__Exercise aim__.
For this task, every record below must be reproduced exactly.

[Stored data entries]
---

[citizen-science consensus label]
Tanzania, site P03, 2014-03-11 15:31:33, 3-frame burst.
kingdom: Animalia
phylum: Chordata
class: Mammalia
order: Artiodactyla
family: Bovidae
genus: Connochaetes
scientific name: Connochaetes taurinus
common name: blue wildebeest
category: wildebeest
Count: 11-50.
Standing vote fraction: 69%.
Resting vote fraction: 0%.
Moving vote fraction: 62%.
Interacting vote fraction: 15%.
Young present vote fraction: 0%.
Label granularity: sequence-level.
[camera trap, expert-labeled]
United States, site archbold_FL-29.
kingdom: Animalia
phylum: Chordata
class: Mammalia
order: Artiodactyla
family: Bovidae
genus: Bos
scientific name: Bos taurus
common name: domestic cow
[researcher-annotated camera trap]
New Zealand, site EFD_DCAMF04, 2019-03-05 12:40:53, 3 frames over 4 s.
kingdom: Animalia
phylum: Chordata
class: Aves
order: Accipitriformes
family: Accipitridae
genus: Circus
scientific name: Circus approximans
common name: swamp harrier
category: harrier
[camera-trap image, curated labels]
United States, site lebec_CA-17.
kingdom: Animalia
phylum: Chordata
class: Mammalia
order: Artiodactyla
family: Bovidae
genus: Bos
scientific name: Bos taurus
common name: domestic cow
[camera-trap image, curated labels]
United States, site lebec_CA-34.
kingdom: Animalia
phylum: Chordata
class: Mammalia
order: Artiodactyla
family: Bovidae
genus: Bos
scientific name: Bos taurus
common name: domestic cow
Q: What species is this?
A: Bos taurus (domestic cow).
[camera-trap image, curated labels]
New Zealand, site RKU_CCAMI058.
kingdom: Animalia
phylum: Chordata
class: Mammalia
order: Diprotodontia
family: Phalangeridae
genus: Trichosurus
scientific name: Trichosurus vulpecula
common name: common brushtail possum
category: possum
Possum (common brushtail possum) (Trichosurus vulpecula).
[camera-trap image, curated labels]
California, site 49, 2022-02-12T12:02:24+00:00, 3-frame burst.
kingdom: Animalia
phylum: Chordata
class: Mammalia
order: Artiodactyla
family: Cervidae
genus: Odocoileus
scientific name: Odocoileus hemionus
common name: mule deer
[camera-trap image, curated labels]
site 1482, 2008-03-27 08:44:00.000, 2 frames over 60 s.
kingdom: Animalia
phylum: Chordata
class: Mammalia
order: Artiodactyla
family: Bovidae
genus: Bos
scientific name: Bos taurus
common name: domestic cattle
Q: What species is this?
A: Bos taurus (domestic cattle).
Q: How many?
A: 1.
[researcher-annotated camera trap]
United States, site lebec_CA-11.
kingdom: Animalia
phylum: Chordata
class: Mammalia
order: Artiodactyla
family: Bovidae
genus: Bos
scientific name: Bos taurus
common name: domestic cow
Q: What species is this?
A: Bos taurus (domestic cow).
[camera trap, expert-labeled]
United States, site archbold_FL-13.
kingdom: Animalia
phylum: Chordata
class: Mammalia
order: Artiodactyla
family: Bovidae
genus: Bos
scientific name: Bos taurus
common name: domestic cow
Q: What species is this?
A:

---

__Solved exercise__.
[citizen-science consensus label]
Tanzania, site P03, 2014-03-11 15:31:33, 3-frame burst.
kingdom: Animalia
phylum: Chordata
class: Mammalia
order: Artiodactyla
family: Bovidae
genus: Connochaetes
scientific name: Connochaetes taurinus
common name: blue wildebeest
category: wildebeest
Count: 11-50.
Standing vote fraction: 69%.
Resting vote fraction: 0%.
Moving vote fraction: 62%.
Interacting vote fraction: 15%.
Young present vote fraction: 0%.
Label granularity: sequence-level.
[camera trap, expert-labeled]
United States, site archbold_FL-29.
kingdom: Animalia
phylum: Chordata
class: Mammalia
order: Artiodactyla
family: Bovidae
genus: Bos
scientific name: Bos taurus
common name: domestic cow
[researcher-annotated camera trap]
New Zealand, site EFD_DCAMF04, 2019-03-05 12:40:53, 3 frames over 4 s.
kingdom: Animalia
phylum: Chordata
class: Aves
order: Accipitriformes
family: Accipitridae
genus: Circus
scientific name: Circus approximans
common name: swamp harrier
category: harrier
[camera-trap image, curated labels]
United States, site lebec_CA-17.
kingdom: Animalia
phylum: Chordata
class: Mammalia
order: Artiodactyla
family: Bovidae
genus: Bos
scientific name: Bos taurus
common name: domestic cow
[camera-trap image, curated labels]
United States, site lebec_CA-34.
kingdom: Animalia
phylum: Chordata
class: Mammalia
order: Artiodactyla
family: Bovidae
genus: Bos
scientific name: Bos taurus
common name: domestic cow
Q: What species is this?
A: Bos taurus (domestic cow).
[camera-trap image, curated labels]
New Zealand, site RKU_CCAMI058.
kingdom: Animalia
phylum: Chordata
class: Mammalia
order: Diprotodontia
family: Phalangeridae
genus: Trichosurus
scientific name: Trichosurus vulpecula
common name: common brushtail possum
category: possum
Possum (common brushtail possum) (Trichosurus vulpecula).
[camera-trap image, curated labels]
California, site 49, 2022-02-12T12:02:24+00:00, 3-frame burst.
kingdom: Animalia
phylum: Chordata
class: Mammalia
order: Artiodactyla
family: Cervidae
genus: Odocoileus
scientific name: Odocoileus hemionus
common name: mule deer
[camera-trap image, curated labels]
site 1482, 2008-03-27 08:44:00.000, 2 frames over 60 s.
kingdom: Animalia
phylum: Chordata
class: Mammalia
order: Artiodactyla
family: Bovidae
genus: Bos
scientific name: Bos taurus
common name: domestic cattle
Q: What species is this?
A: Bos taurus (domestic cattle).
Q: How many?
A: 1.
[researcher-annotated camera trap]
United States, site lebec_CA-11.
kingdom: Animalia
phylum: Chordata
class: Mammalia
order: Artiodactyla
family: Bovidae
genus: Bos
scientific name: Bos taurus
common name: domestic cow
Q: What species is this?
A: Bos taurus (domestic cow).
[camera trap, expert-labeled]
United States, site archbold_FL-13.
kingdom: Animalia
phylum: Chordata
class: Mammalia
order: Artiodactyla
family: Bovidae
genus: Bos
scientific name: Bos taurus
common name: domestic cow
Q: What species is this?
A:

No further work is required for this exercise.